I'll just point out abstract methods and interfaces are useful in situations where you might (perhaps) be writing a library and want other people to extend it and use it. Perhaps this library needs a callback that will be called when a button is pressed. In Java, you can't actually simply pass in a function to the library to be called when the button is pressed, like you can in Lua, or a bunch of other languages:
function onButtonPress()
print("Do stuff")
end
myLibrary.addButton("hello", 3, 4)
myLibrary.setButtonCallback("hello", onButtonPress) -- passing the onButtonPress function as a parameter
In Java, what you have to do instead is define an interface, or a class with an abstract method, and then subclass the abstract class or implement the interface, then create an instance of that new class, then pass that instance into the library. This way the library can be sure that the passed in object contains the callback method, and can be sure the program won't crash if it tries to call that method.
-- As part of the library
package com.mylibrary.button;
public abstract class ButtonCallbackClass {
abstract void onButtonPress();
}
-- As part of your code
public class MyButtonCallbackClass extends ButtonCallbackClass {
void onButtonPress() {
System.out.println("Do stuff");
}
}
public class Main {
public static void Main(String[] args) {
MyButtonPressClass callback = new MyButtonPressClass();
myLibrary.addButton("hello", 3, 4);
myLibrary.setButtonCallback("hello", callback);
}
}
You have to do this because Java is what's called a statically typed language (unlike Lua, and Javascript, and Python, which are dynamically typed), meaning that at compile time, Java must know the type of every variable (eg.

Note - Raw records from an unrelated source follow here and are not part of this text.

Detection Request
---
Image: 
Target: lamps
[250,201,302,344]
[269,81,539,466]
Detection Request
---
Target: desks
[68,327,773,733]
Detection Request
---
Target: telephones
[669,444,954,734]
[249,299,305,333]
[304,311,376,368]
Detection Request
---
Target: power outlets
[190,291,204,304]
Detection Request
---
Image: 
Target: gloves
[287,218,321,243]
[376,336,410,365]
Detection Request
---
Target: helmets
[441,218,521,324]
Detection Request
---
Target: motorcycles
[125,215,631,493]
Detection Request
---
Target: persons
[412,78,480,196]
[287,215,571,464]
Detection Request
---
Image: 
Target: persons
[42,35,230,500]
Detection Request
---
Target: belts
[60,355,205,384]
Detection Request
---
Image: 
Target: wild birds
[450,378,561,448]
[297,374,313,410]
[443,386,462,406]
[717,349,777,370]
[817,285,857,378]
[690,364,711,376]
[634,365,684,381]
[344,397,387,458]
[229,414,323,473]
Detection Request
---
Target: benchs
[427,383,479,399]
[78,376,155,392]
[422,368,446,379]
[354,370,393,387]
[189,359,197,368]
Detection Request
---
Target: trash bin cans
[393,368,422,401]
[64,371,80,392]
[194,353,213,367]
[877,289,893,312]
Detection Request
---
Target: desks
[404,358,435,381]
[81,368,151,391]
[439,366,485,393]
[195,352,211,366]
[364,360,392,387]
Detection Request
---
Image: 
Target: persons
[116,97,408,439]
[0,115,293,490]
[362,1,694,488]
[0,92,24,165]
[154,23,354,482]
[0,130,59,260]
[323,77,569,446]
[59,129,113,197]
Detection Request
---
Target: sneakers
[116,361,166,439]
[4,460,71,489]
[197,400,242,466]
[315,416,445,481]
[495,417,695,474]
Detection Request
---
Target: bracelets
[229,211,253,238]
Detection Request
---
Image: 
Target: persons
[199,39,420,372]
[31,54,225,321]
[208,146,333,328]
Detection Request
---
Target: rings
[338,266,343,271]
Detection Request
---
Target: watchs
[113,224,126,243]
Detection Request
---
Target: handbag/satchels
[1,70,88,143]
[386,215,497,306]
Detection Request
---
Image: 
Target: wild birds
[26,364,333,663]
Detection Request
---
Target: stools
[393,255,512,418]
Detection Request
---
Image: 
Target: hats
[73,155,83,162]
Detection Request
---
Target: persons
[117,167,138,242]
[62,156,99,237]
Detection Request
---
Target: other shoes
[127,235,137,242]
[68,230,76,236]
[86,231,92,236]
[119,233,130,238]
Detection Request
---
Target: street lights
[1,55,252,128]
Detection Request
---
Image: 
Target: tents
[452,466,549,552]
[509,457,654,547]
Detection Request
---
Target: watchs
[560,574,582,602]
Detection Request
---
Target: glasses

String str = "hello";, instead of just str = "hello"), the return value of each function, the name and parameters of each function, etc... Unlike in Lua and Javascript, where you can just make that stuff up at runtime (while the program is running). Because of this, myLibrary
must know for sure that the button callback object you pass in has the function onButtonPress implemented in it, it's just the design of Java.
You can do the same above Java code using interfaces as well, which are probably nicer than abstract classes IMO.
Edited by GravityScore, 28 January 2014 - 04:18 AM.